Damascus, Syria – The European Union approved new sanctions against the Syrian regime on Monday.
The EU targeted 16 figures close to President Bashar al-Assad and accused them of involvement in repression against civilians, diplomatic sources reported.
The sanctions adopted by the EU’s foreign ministers in Luxembourg targeted 11 ministers in the Syrian government, established by President Assad in August, as well as 5 other figures in the regime.
The decision stipulated that the sanctions included freezing financial assets and preventing these figures from traveling to EU countries “because of their participation in repression against civilians and their political support of the Syrian regime”.
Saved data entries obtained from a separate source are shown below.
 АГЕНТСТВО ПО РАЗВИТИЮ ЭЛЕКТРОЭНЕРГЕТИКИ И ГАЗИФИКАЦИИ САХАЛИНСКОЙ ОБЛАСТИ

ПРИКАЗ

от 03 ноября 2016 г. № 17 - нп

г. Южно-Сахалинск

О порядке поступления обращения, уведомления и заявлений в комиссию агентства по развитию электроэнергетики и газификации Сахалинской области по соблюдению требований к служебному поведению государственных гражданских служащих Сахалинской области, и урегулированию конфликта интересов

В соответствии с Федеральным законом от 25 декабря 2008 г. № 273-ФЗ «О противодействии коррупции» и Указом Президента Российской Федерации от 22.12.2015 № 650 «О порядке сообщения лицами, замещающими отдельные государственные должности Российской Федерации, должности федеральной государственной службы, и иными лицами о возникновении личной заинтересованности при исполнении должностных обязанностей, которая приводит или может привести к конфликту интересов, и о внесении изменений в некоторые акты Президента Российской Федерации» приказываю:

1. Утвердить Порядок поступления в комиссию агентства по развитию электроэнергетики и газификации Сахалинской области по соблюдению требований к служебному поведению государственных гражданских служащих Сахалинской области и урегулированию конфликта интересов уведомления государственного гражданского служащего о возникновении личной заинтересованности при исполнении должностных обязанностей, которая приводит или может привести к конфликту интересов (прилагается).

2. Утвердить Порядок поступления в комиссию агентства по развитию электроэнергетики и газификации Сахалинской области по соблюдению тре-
The EU approved earlier in 2013 sanctions against the Syrian regime, including arms embargo and freezing assets in the Central Bank in Europe, as well as preventing the export of luxury goods into Syria.
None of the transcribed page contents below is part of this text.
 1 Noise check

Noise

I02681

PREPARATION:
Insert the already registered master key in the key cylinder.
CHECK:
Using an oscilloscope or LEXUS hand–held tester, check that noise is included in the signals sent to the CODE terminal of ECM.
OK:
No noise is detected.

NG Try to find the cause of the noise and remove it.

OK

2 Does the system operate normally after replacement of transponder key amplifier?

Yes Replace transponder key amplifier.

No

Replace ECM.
Noteworthy, the Syrian economy is suffering from inflation rates, especially after the regime’s loss of oil-rich areas.
The Islamic State group (IS/ISIS), an al-Qaeda offshoot, took control of major oil fields in the eastern and northeastern areas of the war-torn country.
The regime of Assad has so far spent 130 billion dollar on the three-year-old war against the armed opposition, Syrian economists reported. The war has led to a decline in foreign exchange reserves at the Syrian Central Bank to less than 4 billion dollars, as well as a remarkable devaluation of the Syrian currency.
The deteriorating economic situation in the country has overshadowed the daily life of the citizens who continue to suffer under harsh living conditions.